EXERCISE AIM: Copy the passage of the Caribbean agriculture report between "GEORGE TOWN, Cayman" and "the Cayman Islands.", inclusive, swapping "Stakeholders" for "Participants".

SELECTED EXTRACT:
GEORGE TOWN, Cayman Islands– Stakeholders in the regional agricultural sector have been urged to take “a big view of agriculture” as Caribbean Community (CARICOM) nations continue to highlight the importance of food production to its economic and social development.

The call from Executive Director of the Caribbean Agricultural Research and Development Institute (CARDI) Barton Clarke, came yesterday as he addressed the opening ceremony of Caribbean Week of Agriculture (CWA) in the Cayman Islands.

Executive Director of the Caribbean Agricultural Research and Development Institute, Barton Clarke

Executive Director of the Caribbean Agricultural Research and Development Institute, Barton Clarke

“We are in this business together – this business of addressing the challenges of addressing food and nutrition security for the Caribbean and all the people therein – and this is a business that requires us to increase production and trade, to take a big view of agriculture,” Clarke told delegates.

He said CARICOM’s pursuits in agriculture cannot take place without appropriate partnerships, including between the public and private sectors.

“Without appropriate partnerships, none of what we plan can be pursued,” Clarke said.

DATA LISTING:
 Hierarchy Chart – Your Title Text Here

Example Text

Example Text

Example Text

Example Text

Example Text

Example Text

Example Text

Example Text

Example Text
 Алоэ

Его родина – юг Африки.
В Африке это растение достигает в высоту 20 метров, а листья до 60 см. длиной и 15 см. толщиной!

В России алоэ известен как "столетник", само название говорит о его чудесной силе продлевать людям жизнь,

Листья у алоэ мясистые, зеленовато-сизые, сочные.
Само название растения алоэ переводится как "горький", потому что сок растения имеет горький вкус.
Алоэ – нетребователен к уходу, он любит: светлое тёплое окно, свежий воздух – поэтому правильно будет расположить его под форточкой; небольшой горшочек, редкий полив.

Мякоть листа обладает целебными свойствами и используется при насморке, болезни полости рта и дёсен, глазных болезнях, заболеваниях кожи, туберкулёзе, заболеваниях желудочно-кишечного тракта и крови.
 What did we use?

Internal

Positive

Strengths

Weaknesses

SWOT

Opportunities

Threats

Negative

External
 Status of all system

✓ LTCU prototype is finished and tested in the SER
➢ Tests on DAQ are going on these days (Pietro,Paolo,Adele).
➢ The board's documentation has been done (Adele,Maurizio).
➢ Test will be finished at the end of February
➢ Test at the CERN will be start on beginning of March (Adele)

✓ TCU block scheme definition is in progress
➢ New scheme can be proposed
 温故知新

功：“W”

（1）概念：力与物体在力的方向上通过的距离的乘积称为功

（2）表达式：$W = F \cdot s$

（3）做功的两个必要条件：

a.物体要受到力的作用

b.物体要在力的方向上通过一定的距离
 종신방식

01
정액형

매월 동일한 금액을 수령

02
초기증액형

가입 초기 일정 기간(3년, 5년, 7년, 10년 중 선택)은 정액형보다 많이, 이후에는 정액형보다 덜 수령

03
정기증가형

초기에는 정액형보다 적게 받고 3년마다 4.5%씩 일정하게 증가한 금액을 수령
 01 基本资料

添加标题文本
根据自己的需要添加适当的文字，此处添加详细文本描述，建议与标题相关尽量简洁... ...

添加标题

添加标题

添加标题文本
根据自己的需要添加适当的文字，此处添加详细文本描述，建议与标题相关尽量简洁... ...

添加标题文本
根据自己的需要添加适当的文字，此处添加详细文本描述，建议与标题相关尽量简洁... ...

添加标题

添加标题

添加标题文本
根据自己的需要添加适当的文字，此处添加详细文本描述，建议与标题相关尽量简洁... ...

ANSWER SPACE:
GEORGE TOWN, Cayman Islands– Participants in the regional agricultural sector have been urged to take “a big view of agriculture” as Caribbean Community (CARICOM) nations continue to highlight the importance of food production to its economic and social development.

The call from Executive Director of the Caribbean Agricultural Research and Development Institute (CARDI) Barton Clarke, came yesterday as he addressed the opening ceremony of Caribbean Week of Agriculture (CWA) in the Cayman Islands.